1. El 20 de enero de 2017, ante el Juzgado Segundo Promiscuo Municipal de Sabanalarga, la Fiscalía imputó a ERNESTO CARLOS DE LOS RÍOS GIRALDO la autoría de los delitos de daño a los recursos naturales y explotación ilícita de yacimiento minero —arts. 331 y 338 del C.P.—, cargos que no aceptó. No se solicitó imposición de medida de aseguramiento.

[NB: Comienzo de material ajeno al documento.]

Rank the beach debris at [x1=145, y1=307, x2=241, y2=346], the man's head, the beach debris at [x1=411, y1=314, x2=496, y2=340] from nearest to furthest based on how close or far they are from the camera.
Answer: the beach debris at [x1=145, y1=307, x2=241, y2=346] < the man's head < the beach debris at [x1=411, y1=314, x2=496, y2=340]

2. El 10 de diciembre de 2019, ante el Juzgado Segundo Promiscuo Penal del Circuito de Sabanalarga, se llevó a cabo

la audiencia de acusación y, posteriormente, la preparatoria y el juicio oral, a cuyo término el juez emitió sentido del fallo condenatorio por el delito de explotación ilícita de yacimiento minero, el cual concretó en sentencia emitida el 14 de enero de 2022. En ella impuso al sentenciado 40 meses de prisión, multa de 133,33 smmlv e inhabilitación para el ejercicio de cargos y funciones públicas por el mismo lapso de la pena principal. Negó la suspensión condicional de la ejecución de la pena y la prisión domiciliaria. De igual forma, decretó la extinción de la acción penal respecto del punible de daño a los recursos naturales, dada su prescripción.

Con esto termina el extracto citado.